Required work ->
List every line of the listing below that contains the word "axis", copying each one in full.

Material for this exercise ->
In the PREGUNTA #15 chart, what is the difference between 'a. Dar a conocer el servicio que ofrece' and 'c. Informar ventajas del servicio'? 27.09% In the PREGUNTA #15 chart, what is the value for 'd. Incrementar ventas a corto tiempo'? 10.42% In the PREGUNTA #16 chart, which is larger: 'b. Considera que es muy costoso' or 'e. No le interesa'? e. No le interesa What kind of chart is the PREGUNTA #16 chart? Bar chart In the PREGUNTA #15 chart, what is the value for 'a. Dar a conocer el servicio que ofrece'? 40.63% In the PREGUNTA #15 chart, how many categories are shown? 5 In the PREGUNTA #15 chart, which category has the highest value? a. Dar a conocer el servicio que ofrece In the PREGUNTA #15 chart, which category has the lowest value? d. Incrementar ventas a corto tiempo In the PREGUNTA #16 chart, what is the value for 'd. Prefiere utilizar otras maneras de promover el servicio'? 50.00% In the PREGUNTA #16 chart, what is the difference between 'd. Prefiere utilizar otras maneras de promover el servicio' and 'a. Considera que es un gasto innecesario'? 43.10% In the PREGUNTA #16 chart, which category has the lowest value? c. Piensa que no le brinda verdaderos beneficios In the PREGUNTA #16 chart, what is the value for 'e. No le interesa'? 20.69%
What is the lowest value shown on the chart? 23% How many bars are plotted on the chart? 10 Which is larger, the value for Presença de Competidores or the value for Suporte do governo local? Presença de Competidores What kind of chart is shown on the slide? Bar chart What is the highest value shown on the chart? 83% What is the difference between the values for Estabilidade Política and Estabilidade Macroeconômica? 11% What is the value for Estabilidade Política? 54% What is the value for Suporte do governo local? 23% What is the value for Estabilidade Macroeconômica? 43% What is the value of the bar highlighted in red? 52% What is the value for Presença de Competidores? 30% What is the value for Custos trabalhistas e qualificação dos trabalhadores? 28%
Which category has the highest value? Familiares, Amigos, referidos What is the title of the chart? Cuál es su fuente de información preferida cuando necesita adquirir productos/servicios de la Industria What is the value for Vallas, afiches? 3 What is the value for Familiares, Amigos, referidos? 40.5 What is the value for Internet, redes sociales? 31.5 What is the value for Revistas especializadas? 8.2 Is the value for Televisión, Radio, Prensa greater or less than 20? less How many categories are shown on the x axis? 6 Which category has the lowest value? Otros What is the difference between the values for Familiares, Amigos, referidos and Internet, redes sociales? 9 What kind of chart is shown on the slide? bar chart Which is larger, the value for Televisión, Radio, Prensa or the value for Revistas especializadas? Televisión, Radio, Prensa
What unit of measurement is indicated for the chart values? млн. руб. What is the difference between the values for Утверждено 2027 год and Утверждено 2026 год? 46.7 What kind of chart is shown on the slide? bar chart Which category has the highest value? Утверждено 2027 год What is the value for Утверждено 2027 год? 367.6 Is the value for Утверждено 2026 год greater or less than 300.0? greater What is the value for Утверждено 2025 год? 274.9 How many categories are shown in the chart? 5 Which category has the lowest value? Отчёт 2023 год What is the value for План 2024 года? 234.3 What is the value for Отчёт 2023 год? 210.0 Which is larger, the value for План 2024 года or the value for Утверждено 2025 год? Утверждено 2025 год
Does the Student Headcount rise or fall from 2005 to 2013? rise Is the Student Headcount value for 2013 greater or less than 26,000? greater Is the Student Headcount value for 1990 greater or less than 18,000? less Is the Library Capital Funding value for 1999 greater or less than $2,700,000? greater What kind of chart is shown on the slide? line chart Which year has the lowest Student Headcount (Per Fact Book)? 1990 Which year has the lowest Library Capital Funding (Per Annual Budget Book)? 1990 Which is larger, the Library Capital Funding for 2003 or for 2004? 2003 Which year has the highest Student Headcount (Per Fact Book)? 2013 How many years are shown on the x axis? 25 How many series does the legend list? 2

Solution ->
Which category has the highest value? Familiares, Amigos, referidos What is the title of the chart? Cuál es su fuente de información preferida cuando necesita adquirir productos/servicios de la Industria What is the value for Vallas, afiches? 3 What is the value for Familiares, Amigos, referidos? 40.5 What is the value for Internet, redes sociales? 31.5 What is the value for Revistas especializadas? 8.2 Is the value for Televisión, Radio, Prensa greater or less than 20? less How many categories are shown on the x axis? 6 Which category has the lowest value? Otros What is the difference between the values for Familiares, Amigos, referidos and Internet, redes sociales? 9 What kind of chart is shown on the slide? bar chart Which is larger, the value for Televisión, Radio, Prensa or the value for Revistas especializadas? Televisión, Radio, Prensa
Does the Student Headcount rise or fall from 2005 to 2013? rise Is the Student Headcount value for 2013 greater or less than 26,000? greater Is the Student Headcount value for 1990 greater or less than 18,000? less Is the Library Capital Funding value for 1999 greater or less than $2,700,000? greater What kind of chart is shown on the slide? line chart Which year has the lowest Student Headcount (Per Fact Book)? 1990 Which year has the lowest Library Capital Funding (Per Annual Budget Book)? 1990 Which is larger, the Library Capital Funding for 2003 or for 2004? 2003 Which year has the highest Student Headcount (Per Fact Book)? 2013 How many years are shown on the x axis? 25 How many series does the legend list? 2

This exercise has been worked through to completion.